Search code examples
databasedatabase-designriakriak-kv

Can i add new nodes and increment n_val in Riak kv?


I intend to make a desktop app for a company that has multiple gyms at different locations,where a client who registered his membership at one gym should be able to access all other gyms with the same membership. That means creating/updating/deleting a client data in one gym must propagate to all other facilities. I think about using the Riak kv DB with the following properties:

  • number of nodes is equal to the number of gyms (one node in each gyms computer), so the data is replicated across all nodes.
  • n_val is equal to the number of nodes
  • r = w = 1 , since a gym might not have internet access at all times, so data updates can happen in at least one node.

Questions:

  1. Is this the right way to do it, if no, what database (type) should i use?
  2. When a new gym facility is created, is it possible to add it as a new node to the existing cluster, and thus incrementing the n_val by one, although the Riak docs advises against modifying the n_val of a bucket after its initial creation?.
  3. Since the gyms computers will be using an ISP internet access with no fixed public IP addresses, is it a good idea to connect them using a virtual private local network with something like hamachi for example?

Solution

  • That's a good set of questions. Before I answer them, I should probably mention that most people would approach this with a centralised system either somewhere online or hosted at the head office. This would be the definitive system for everything and all gyms would simply be clients. This way, any changes in member status etc. would only need to update the centralised system once and all future reads of that data would have the latest version.
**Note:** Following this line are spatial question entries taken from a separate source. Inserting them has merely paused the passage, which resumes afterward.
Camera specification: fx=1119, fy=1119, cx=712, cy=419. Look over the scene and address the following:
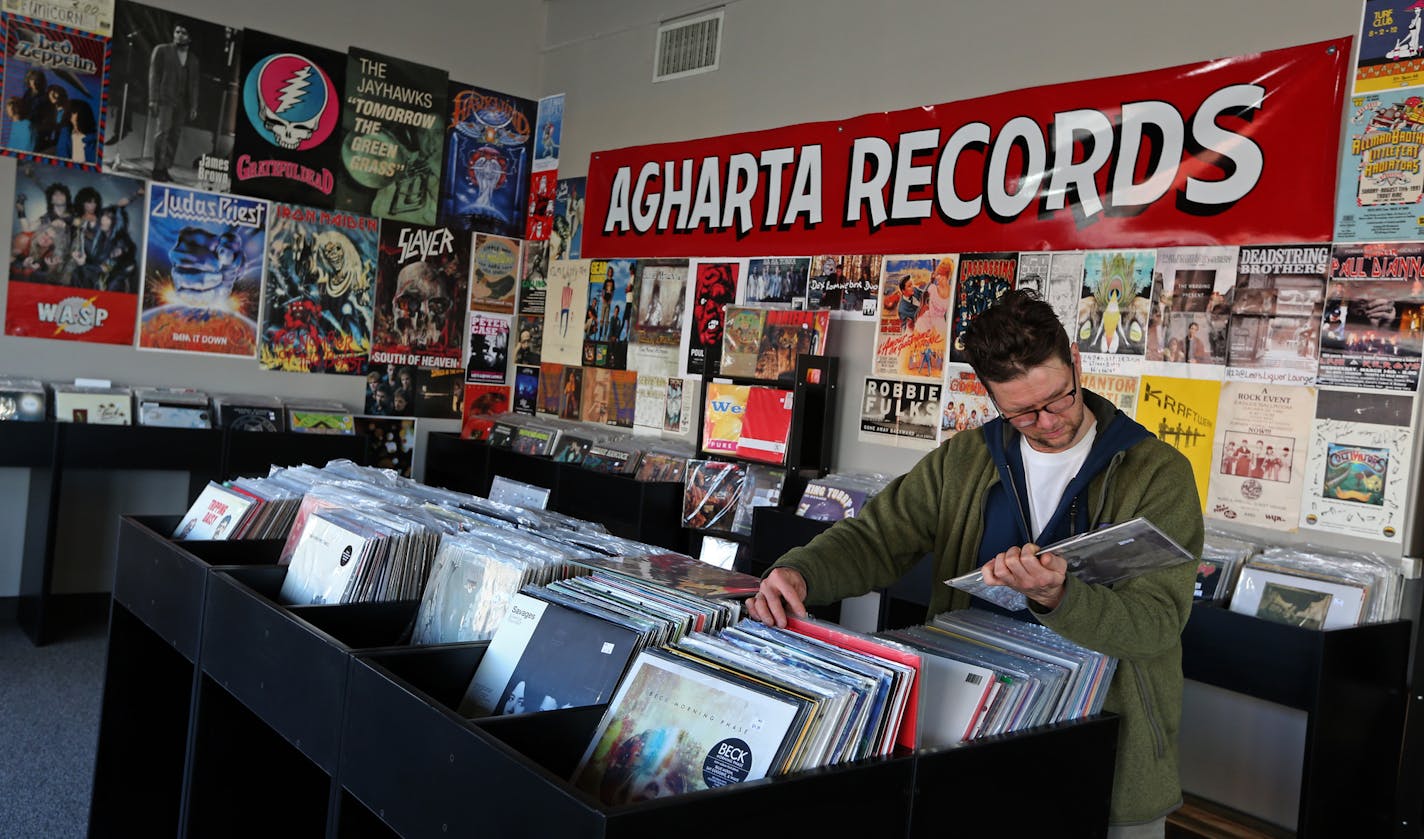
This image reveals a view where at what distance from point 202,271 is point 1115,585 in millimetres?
4894

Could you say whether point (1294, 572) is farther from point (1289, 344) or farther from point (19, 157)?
point (19, 157)

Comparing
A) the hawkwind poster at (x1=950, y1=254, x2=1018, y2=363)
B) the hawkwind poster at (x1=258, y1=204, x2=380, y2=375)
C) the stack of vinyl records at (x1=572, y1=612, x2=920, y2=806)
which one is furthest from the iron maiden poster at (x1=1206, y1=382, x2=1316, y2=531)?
the hawkwind poster at (x1=258, y1=204, x2=380, y2=375)

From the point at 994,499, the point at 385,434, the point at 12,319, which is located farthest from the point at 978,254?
the point at 12,319

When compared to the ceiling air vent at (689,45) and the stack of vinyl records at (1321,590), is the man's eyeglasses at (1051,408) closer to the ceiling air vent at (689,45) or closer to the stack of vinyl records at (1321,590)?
the stack of vinyl records at (1321,590)

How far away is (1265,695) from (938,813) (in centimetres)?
177

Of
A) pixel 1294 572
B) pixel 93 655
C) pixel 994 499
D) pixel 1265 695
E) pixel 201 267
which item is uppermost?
pixel 201 267

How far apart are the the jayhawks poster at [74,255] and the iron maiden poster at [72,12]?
639 millimetres

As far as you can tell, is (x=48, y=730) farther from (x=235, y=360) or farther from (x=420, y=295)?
(x=420, y=295)

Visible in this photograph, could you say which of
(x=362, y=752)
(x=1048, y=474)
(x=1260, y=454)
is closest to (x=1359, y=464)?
(x=1260, y=454)

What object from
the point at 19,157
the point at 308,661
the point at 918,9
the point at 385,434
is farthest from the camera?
the point at 385,434

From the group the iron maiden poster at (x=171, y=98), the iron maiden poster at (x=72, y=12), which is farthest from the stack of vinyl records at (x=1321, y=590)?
the iron maiden poster at (x=72, y=12)

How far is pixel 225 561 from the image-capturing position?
8.25 ft

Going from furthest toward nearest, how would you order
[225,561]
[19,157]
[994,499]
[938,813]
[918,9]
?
[19,157] → [918,9] → [225,561] → [994,499] → [938,813]

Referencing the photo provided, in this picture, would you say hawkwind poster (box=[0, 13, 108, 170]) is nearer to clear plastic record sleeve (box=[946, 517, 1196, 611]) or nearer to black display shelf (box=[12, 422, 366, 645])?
black display shelf (box=[12, 422, 366, 645])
    That said, the above mentioned system has multiple points of failure:

    a. If the centralised system goes down e.g. internet failure, hardware issues etc. then the entire gym network goes down.

    b. If the internet connection of an individual gym goes down then that gym cannot query or update the centralised system.
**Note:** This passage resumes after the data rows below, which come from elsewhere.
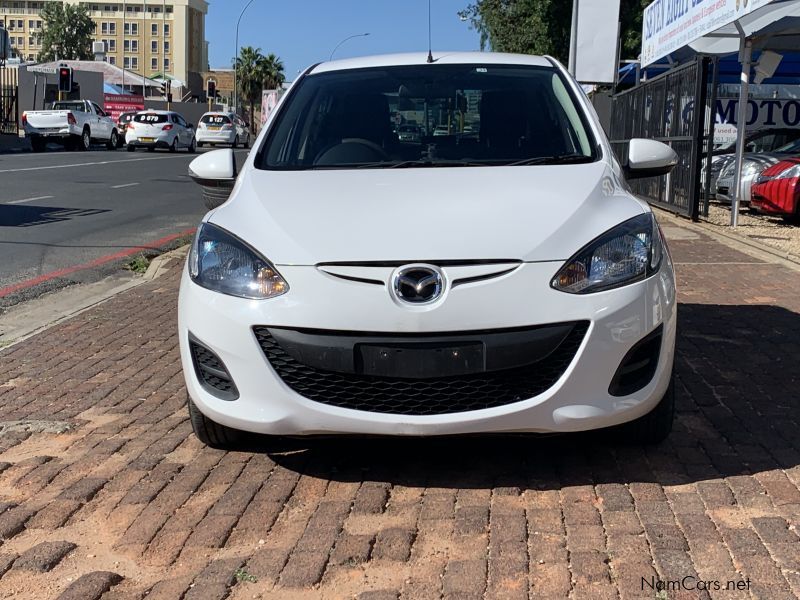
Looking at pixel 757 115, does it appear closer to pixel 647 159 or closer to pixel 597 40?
pixel 597 40

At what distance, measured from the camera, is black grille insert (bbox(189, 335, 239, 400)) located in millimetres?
3436

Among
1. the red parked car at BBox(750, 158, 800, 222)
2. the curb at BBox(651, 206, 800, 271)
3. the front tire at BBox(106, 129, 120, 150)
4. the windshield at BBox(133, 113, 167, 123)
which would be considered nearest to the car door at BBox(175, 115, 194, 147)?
the windshield at BBox(133, 113, 167, 123)

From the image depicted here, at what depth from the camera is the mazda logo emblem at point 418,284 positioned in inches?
127

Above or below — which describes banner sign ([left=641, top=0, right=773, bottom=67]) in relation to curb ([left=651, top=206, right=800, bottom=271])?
above

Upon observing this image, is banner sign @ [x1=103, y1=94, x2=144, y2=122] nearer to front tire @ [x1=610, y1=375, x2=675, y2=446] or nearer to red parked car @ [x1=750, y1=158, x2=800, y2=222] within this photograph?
red parked car @ [x1=750, y1=158, x2=800, y2=222]

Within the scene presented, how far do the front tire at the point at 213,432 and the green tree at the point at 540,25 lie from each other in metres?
27.7

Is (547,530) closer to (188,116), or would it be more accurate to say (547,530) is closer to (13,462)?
(13,462)

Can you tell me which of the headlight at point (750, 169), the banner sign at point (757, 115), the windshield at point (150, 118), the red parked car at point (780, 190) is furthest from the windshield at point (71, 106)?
the red parked car at point (780, 190)

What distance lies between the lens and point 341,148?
4.48 meters

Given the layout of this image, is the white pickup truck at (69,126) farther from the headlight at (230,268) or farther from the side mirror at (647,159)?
the headlight at (230,268)

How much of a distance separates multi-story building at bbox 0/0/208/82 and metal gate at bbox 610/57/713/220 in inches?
4900

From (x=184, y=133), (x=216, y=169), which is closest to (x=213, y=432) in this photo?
(x=216, y=169)

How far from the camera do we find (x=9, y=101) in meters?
42.5

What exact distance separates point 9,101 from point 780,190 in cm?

    This centralised method could be done with Riak or any other NoSQL database. To be fair, an SQL database such as MariaDB or Postgres should be able to handle the details provided in the scenario as well.

    Now we're through the boring bit, let's have some fun with Riak!
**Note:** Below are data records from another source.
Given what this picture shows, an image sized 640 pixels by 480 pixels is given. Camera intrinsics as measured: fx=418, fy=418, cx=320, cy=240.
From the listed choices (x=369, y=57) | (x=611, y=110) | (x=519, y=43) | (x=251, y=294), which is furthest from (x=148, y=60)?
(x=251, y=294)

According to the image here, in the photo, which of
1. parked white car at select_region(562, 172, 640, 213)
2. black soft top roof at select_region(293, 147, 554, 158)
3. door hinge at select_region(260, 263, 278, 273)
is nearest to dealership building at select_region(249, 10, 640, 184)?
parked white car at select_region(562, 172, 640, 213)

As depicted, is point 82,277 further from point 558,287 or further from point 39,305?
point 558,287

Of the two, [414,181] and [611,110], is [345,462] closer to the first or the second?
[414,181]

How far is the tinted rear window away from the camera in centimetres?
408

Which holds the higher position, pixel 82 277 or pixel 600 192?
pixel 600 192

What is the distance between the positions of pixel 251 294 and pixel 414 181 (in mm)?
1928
    1. Is this the right way to do it, if no, what database (type) should i use?

    Using Riak distributed between different sites is a great way to take advantage of Riak's design. However, the approach you suggest is slightly flawed. Although Riak is an awesome database, it needs very low latency times (read ping times) on the network between nodes in the same cluster. This is how it handles failed nodes seamlessly in the background - it has the ability to shift around data to create temporary vnodes on the remaining physical nodes that will handle the work of the failed nodes until they are restored.

    Unless you can afford dark fibre laid between each and every gym with all gyms located within 3 km (2 miles) of each other, let's look at one cluster per gym and then connect the gyms using Multi-DataCentre replication (MDC).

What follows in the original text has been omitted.